Exercise instructions. Once the pictures are set aside, retype the remaining entries exactly.

Data entries:
================================

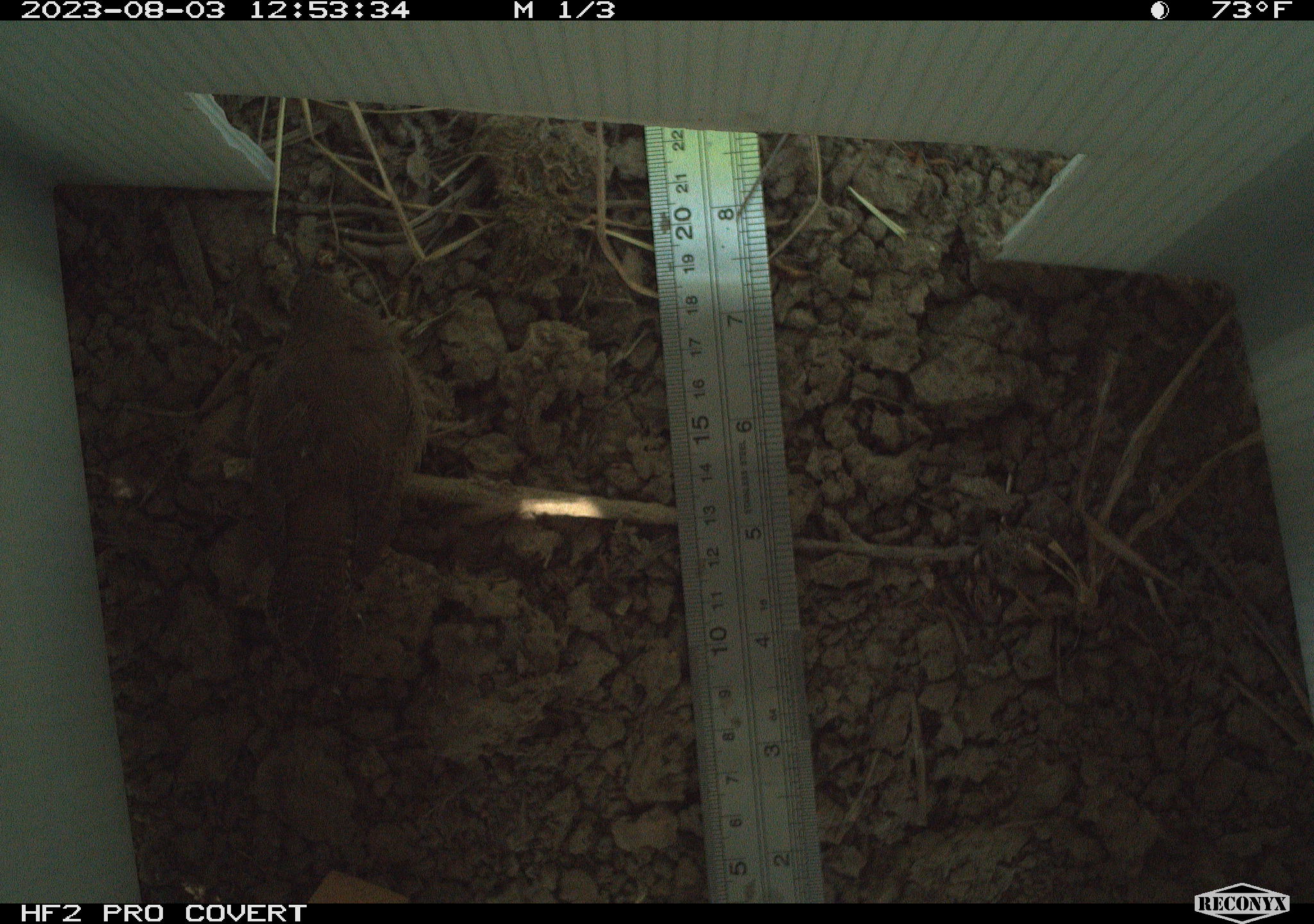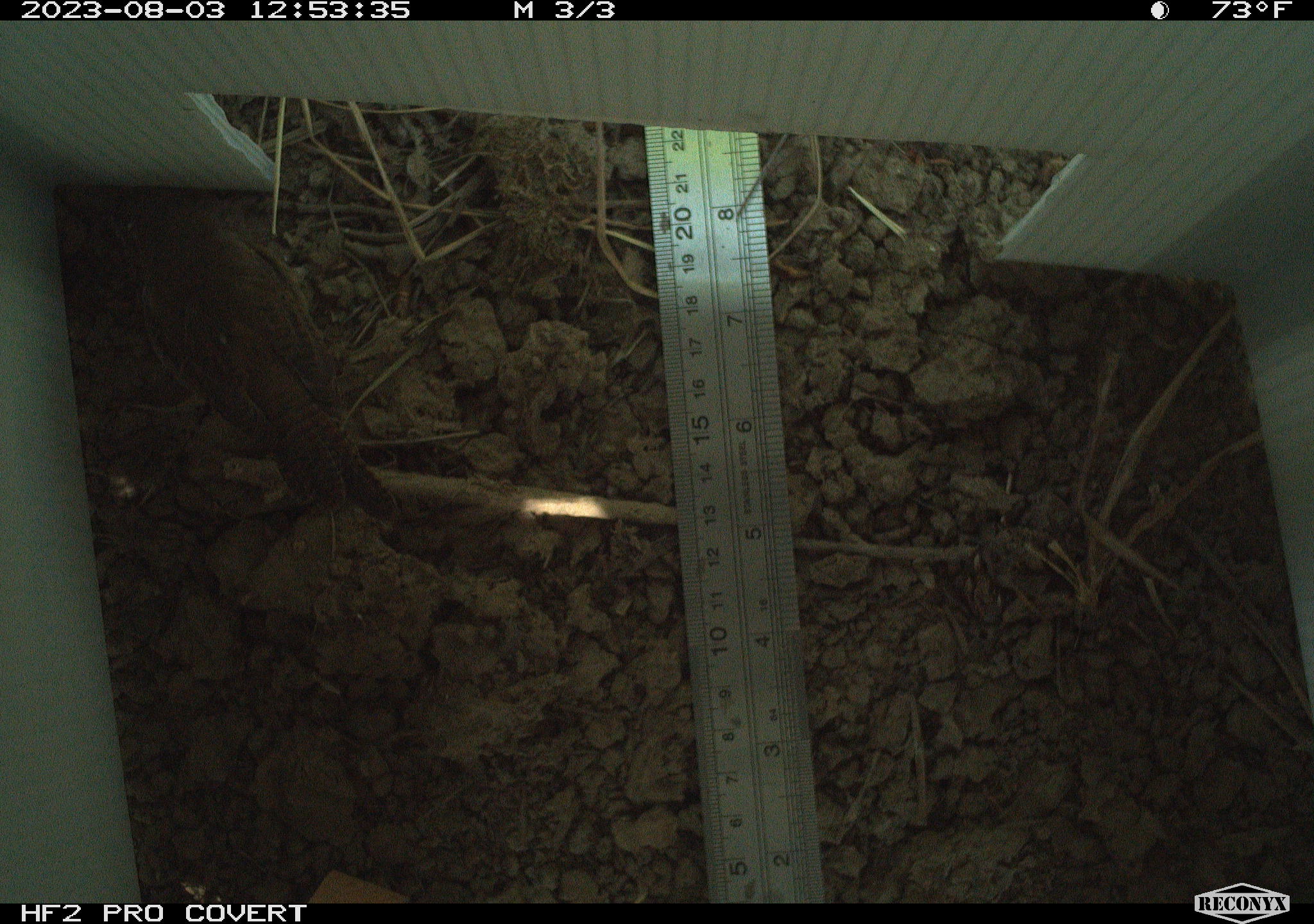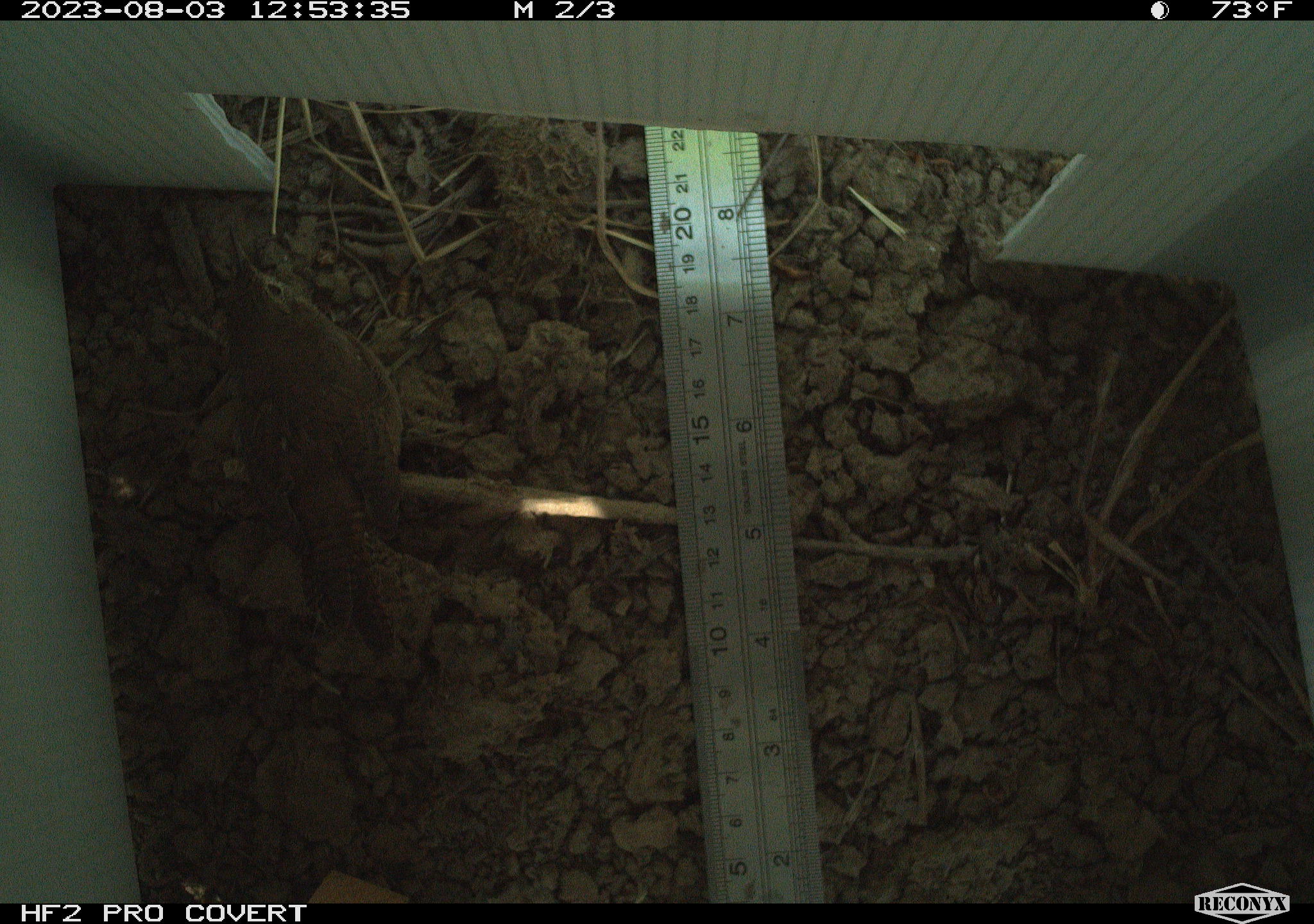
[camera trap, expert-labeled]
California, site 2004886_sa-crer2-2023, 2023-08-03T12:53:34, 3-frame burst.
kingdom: Animalia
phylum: Chordata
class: Aves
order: Passeriformes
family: Troglodytidae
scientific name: Troglodytidae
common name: wren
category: troglodytidae family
Troglodytidae family (wren) (Troglodytidae).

================================

Final answer.
[camera trap, expert-labeled]
California, site 2004886_sa-crer2-2023, 2023-08-03T12:53:34, 3-frame burst.
kingdom: Animalia
phylum: Chordata
class: Aves
order: Passeriformes
family: Troglodytidae
scientific name: Troglodytidae
common name: wren
category: troglodytidae family
Troglodytidae family (wren) (Troglodytidae).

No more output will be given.